In this role, you will lead the design and deployment of advanced AI inference systems for high-profile clients in Media, Entertainment, Gaming, and Sports. You will be responsible for translating complex, ambiguous business problems into robust, real-time AI architectures capable of interpreting and reasoning about video and multi-modal content. Working across the full project lifecycle—from early discovery and pre-sales to architecture, implementation, and optimization—you will partner with technical teams and clients to deliver scalable, high-performance solutions on modern GPU and cloud infrastructure.
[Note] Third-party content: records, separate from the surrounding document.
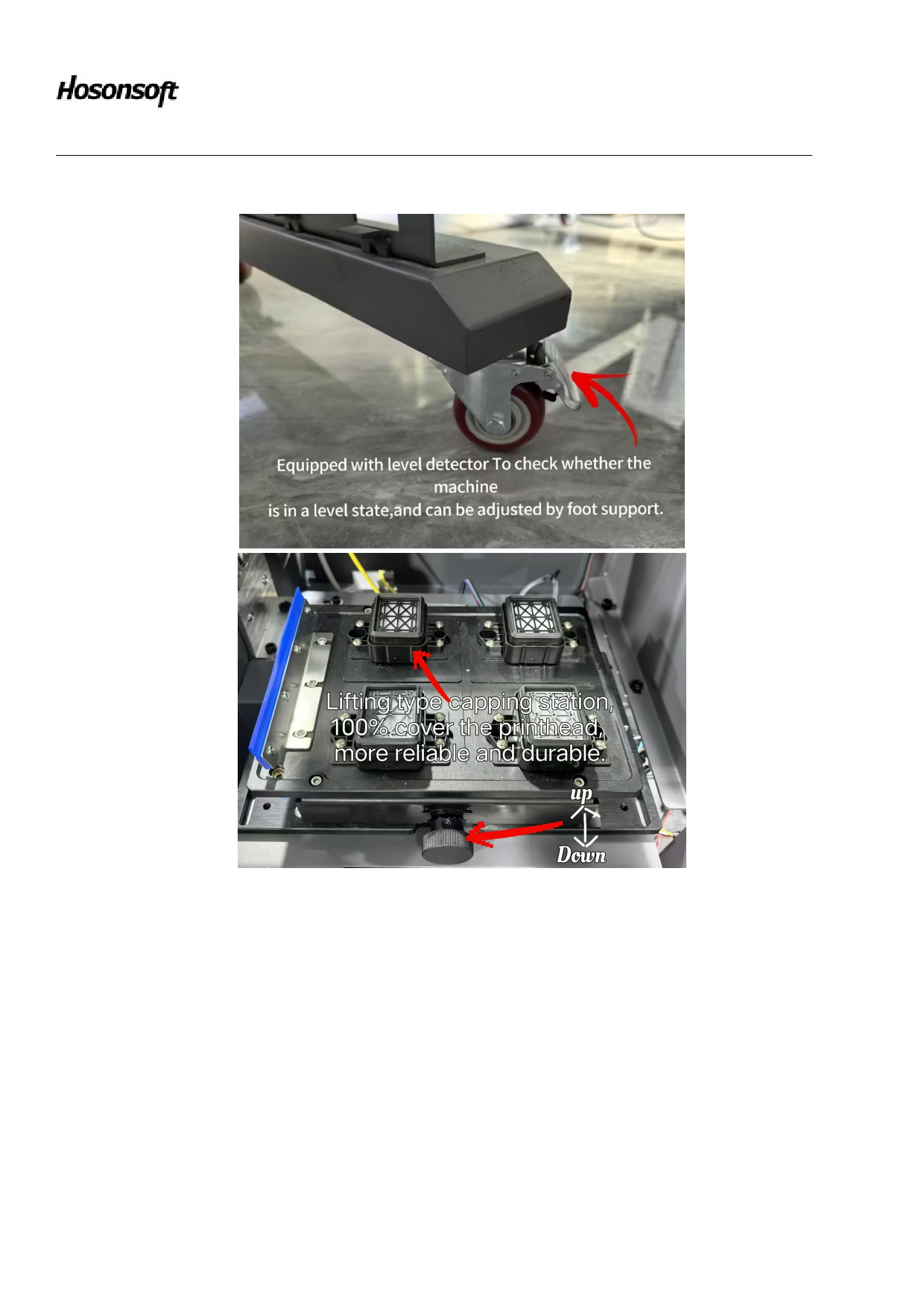 Hosonsoft

Equipped with level detector To check whether the machine is in a level state,and can be adjusted by foot support.

Lifting type capping station, 100% cover the printhead, more reliable and durable.

up

Down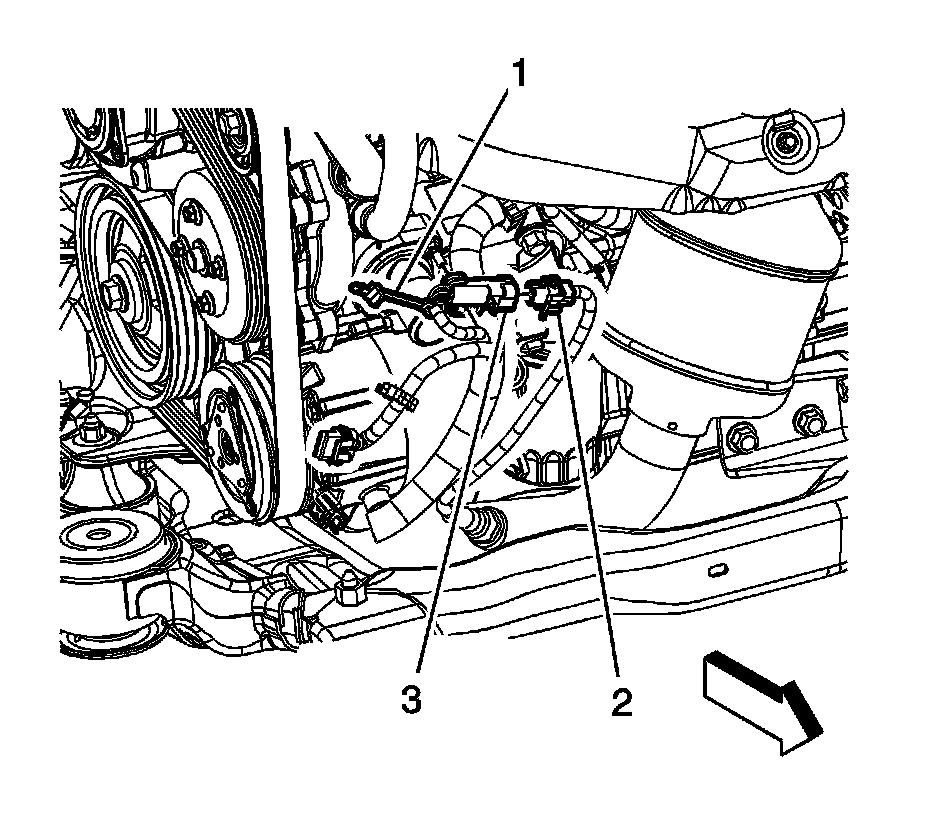 1
3
2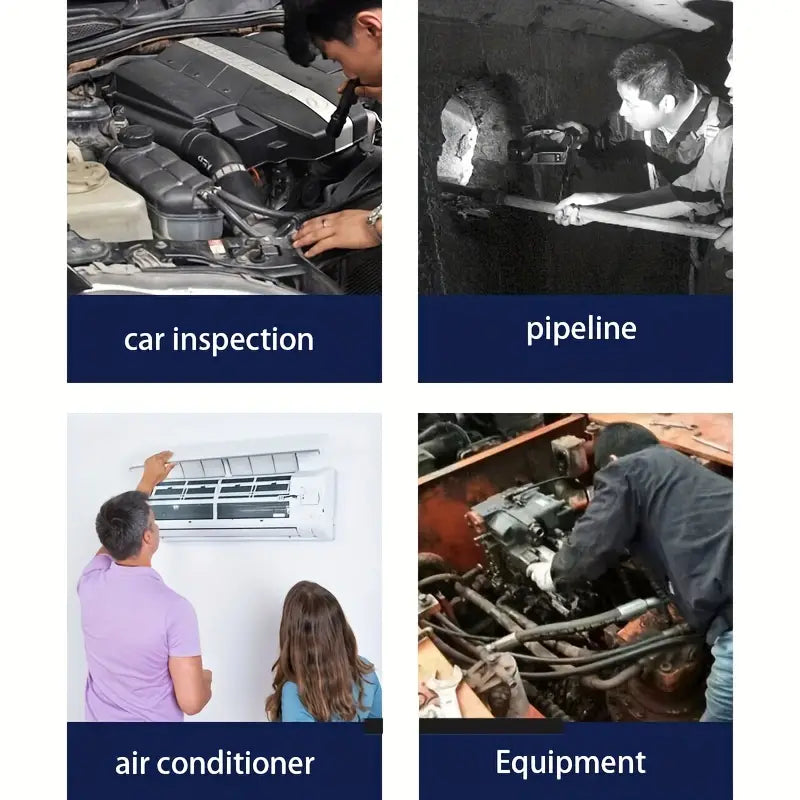 car inspection

pipeline

air conditioner

Equipment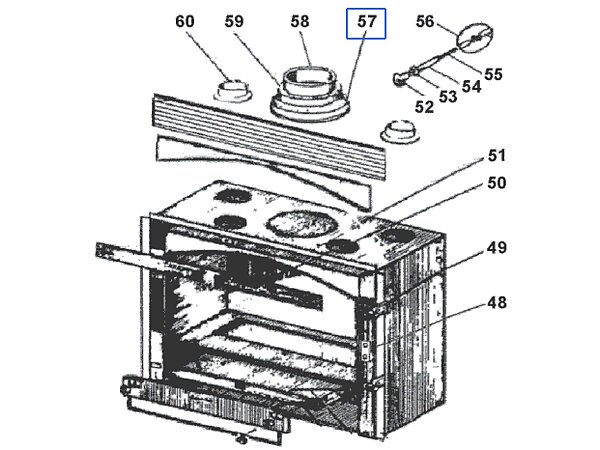 60 59 58 57 56
55
54
53
52
51
50
49
48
This position requires hands-on expertise, innovation, and the ability to communicate complex technical concepts clearly to diverse stakeholders.
Accountabilities
- Architect, implement, and optimize end-to-end AI inference services and agentic pipelines using Python.
- Design autonomous AI agents that can interpret, reason about, and act on video and multi-modal inputs.
- Integrate Vision Language Models (e.g., GPT-4o, Gemini Pro Vision, LLaVA) into production-grade workflows.
- Utilize LLM/agent orchestration frameworks (LangGraph, AutoGen, Semantic Kernel, etc.) to manage complex visual AI tasks.
- Deploy and operate AI services on Kubernetes or similar platforms, ensuring reliability and scalability under heavy workloads.
- Architect distributed systems on AWS, balancing performance, cost, and resilience.
- Optimize workloads for modern NVIDIA GPU architectures (Ampere, Hopper, Blackwell) focusing on real-time, high-throughput media applications.
- Produce clear architecture diagrams and technical documentation for both technical and non-technical audiences.
- Provide technical leadership and guidance to project teams to ensure fidelity to architectural designs and solution goals.
- (Optional) Work with video tooling such as FFmpeg, GStreamer, NVENC/NVDEC, and modern codecs, or deploy AI to edge/hybrid environments.
Requirements
- Extensive professional experience designing and shipping AI/ML systems in production, with strong Python expertise.
- Proven track record of taking AI/ML models from prototype to robust, low-latency inference services.
- Hands‑on experience building agentic systems, especially with computer vision or multi‑modal inputs.
- Familiarity with Vision Language Model integration and orchestration frameworks for multi‑modal tasks.
- Strong practical experience with Kubernetes and cloud‑native distributed architectures (AWS preferred).
- Knowledge of modern NVIDIA GPU architectures and optimization techniques.
- Product‑oriented mindset: able to align technical solutions with business outcomes and ROI.
- Excellent communication skills for collaborating with technical teams, clients, and C‑level stakeholders.
- Self‑starter, able to work independently in ambiguous or rapidly evolving environments.
- Nice‑to‑have: experience with FFmpeg, GStreamer, NVENC/NVDEC, OpenShift, NVIDIA Holoscan, Mojo, or AI deployment on edge/hybrid/on‑prem environments.
Benefits
- Competitive compensation package.
- Fully remote work within North or South America.
- Exposure to high‑impact projects with leading global clients in Media, Entertainment, Gaming, and Sports.
- Opportunity to work with cutting‑edge AI technologies and modern GPU/cloud infrastructure.
- Professional growth through complex, real‑world problem solving.
- Inclusive and diverse work environment.